> **ASSIGNMENT**
Reproduce each of the rows below verbatim, keeping them in the same order.

========================================

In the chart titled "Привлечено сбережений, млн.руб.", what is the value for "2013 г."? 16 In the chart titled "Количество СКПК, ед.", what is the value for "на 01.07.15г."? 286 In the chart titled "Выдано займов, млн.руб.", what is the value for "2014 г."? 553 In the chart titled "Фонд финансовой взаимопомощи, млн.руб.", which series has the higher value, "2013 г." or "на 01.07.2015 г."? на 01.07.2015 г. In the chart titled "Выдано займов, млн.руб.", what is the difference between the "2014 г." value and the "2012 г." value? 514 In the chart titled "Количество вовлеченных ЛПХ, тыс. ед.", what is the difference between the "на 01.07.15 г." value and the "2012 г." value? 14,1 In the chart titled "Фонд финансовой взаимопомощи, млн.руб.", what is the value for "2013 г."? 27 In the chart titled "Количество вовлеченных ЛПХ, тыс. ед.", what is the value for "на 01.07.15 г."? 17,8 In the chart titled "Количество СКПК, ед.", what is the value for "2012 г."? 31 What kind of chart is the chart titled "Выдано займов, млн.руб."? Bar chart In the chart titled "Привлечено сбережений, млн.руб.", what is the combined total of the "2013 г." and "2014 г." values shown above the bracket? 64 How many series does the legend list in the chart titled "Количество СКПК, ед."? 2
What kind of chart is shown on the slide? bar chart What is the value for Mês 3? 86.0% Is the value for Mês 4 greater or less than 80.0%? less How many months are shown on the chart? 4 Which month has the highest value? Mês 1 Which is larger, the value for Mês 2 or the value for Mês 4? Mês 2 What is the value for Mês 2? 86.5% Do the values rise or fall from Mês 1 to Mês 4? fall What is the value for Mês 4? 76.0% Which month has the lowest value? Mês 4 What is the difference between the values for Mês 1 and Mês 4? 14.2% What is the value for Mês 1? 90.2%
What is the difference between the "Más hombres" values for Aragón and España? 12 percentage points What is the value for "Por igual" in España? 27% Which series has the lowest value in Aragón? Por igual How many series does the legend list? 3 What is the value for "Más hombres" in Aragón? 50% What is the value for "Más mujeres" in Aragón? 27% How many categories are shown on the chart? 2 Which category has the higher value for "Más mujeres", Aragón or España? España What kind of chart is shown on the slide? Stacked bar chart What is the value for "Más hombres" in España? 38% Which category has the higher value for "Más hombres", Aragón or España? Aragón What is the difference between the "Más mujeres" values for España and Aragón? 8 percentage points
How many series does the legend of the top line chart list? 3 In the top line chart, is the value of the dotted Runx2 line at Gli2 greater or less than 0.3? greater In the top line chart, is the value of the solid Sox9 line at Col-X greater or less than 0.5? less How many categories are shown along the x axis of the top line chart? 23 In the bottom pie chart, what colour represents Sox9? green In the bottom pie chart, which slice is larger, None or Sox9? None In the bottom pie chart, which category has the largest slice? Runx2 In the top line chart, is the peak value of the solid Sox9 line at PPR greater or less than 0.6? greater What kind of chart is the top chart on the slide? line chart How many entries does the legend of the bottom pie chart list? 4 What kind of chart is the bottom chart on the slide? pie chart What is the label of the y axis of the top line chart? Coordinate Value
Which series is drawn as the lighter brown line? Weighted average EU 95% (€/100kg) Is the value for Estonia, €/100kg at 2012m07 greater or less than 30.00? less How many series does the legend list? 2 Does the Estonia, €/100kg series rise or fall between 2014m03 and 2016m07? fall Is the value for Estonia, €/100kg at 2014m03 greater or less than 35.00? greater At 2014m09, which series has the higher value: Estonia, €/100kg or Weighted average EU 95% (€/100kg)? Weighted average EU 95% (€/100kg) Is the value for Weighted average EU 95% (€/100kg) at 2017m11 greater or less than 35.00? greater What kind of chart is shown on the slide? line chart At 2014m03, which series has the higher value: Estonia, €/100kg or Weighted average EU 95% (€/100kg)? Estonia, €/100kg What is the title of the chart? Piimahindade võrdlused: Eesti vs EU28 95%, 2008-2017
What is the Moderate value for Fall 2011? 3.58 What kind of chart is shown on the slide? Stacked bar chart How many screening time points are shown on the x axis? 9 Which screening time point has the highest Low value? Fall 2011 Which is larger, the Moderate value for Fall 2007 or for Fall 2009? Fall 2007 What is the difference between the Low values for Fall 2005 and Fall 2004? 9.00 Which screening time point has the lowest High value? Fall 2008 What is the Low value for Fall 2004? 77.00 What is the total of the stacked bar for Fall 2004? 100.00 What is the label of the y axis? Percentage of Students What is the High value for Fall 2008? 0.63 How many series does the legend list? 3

========================================

> **ANSWER SECTION**
In the chart titled "Привлечено сбережений, млн.руб.", what is the value for "2013 г."? 16 In the chart titled "Количество СКПК, ед.", what is the value for "на 01.07.15г."? 286 In the chart titled "Выдано займов, млн.руб.", what is the value for "2014 г."? 553 In the chart titled "Фонд финансовой взаимопомощи, млн.руб.", which series has the higher value, "2013 г." or "на 01.07.2015 г."? на 01.07.2015 г. In the chart titled "Выдано займов, млн.руб.", what is the difference between the "2014 г." value and the "2012 г." value? 514 In the chart titled "Количество вовлеченных ЛПХ, тыс. ед.", what is the difference between the "на 01.07.15 г." value and the "2012 г." value? 14,1 In the chart titled "Фонд финансовой взаимопомощи, млн.руб.", what is the value for "2013 г."? 27 In the chart titled "Количество вовлеченных ЛПХ, тыс. ед.", what is the value for "на 01.07.15 г."? 17,8 In the chart titled "Количество СКПК, ед.", what is the value for "2012 г."? 31 What kind of chart is the chart titled "Выдано займов, млн.руб."? Bar chart In the chart titled "Привлечено сбережений, млн.руб.", what is the combined total of the "2013 г." and "2014 г." values shown above the bracket? 64 How many series does the legend list in the chart titled "Количество СКПК, ед."? 2
What kind of chart is shown on the slide? bar chart What is the value for Mês 3? 86.0% Is the value for Mês 4 greater or less than 80.0%? less How many months are shown on the chart? 4 Which month has the highest value? Mês 1 Which is larger, the value for Mês 2 or the value for Mês 4? Mês 2 What is the value for Mês 2? 86.5% Do the values rise or fall from Mês 1 to Mês 4? fall What is the value for Mês 4? 76.0% Which month has the lowest value? Mês 4 What is the difference between the values for Mês 1 and Mês 4? 14.2% What is the value for Mês 1? 90.2%
What is the difference between the "Más hombres" values for Aragón and España? 12 percentage points What is the value for "Por igual" in España? 27% Which series has the lowest value in Aragón? Por igual How many series does the legend list? 3 What is the value for "Más hombres" in Aragón? 50% What is the value for "Más mujeres" in Aragón? 27% How many categories are shown on the chart? 2 Which category has the higher value for "Más mujeres", Aragón or España? España What kind of chart is shown on the slide? Stacked bar chart What is the value for "Más hombres" in España? 38% Which category has the higher value for "Más hombres", Aragón or España? Aragón What is the difference between the "Más mujeres" values for España and Aragón? 8 percentage points
How many series does the legend of the top line chart list? 3 In the top line chart, is the value of the dotted Runx2 line at Gli2 greater or less than 0.3? greater In the top line chart, is the value of the solid Sox9 line at Col-X greater or less than 0.5? less How many categories are shown along the x axis of the top line chart? 23 In the bottom pie chart, what colour represents Sox9? green In the bottom pie chart, which slice is larger, None or Sox9? None In the bottom pie chart, which category has the largest slice? Runx2 In the top line chart, is the peak value of the solid Sox9 line at PPR greater or less than 0.6? greater What kind of chart is the top chart on the slide? line chart How many entries does the legend of the bottom pie chart list? 4 What kind of chart is the bottom chart on the slide? pie chart What is the label of the y axis of the top line chart? Coordinate Value
Which series is drawn as the lighter brown line? Weighted average EU 95% (€/100kg) Is the value for Estonia, €/100kg at 2012m07 greater or less than 30.00? less How many series does the legend list? 2 Does the Estonia, €/100kg series rise or fall between 2014m03 and 2016m07? fall Is the value for Estonia, €/100kg at 2014m03 greater or less than 35.00? greater At 2014m09, which series has the higher value: Estonia, €/100kg or Weighted average EU 95% (€/100kg)? Weighted average EU 95% (€/100kg) Is the value for Weighted average EU 95% (€/100kg) at 2017m11 greater or less than 35.00? greater What kind of chart is shown on the slide? line chart At 2014m03, which series has the higher value: Estonia, €/100kg or Weighted average EU 95% (€/100kg)? Estonia, €/100kg What is the title of the chart? Piimahindade võrdlused: Eesti vs EU28 95%, 2008-2017
What is the Moderate value for Fall 2011? 3.58 What kind of chart is shown on the slide? Stacked bar chart How many screening time points are shown on the x axis? 9 Which screening time point has the highest Low value? Fall 2011 Which is larger, the Moderate value for Fall 2007 or for Fall 2009? Fall 2007 What is the difference between the Low values for Fall 2005 and Fall 2004? 9.00 Which screening time point has the lowest High value? Fall 2008 What is the Low value for Fall 2004? 77.00 What is the total of the stacked bar for Fall 2004? 100.00 What is the label of the y axis? Percentage of Students What is the High value for Fall 2008? 0.63 How many series does the legend list? 3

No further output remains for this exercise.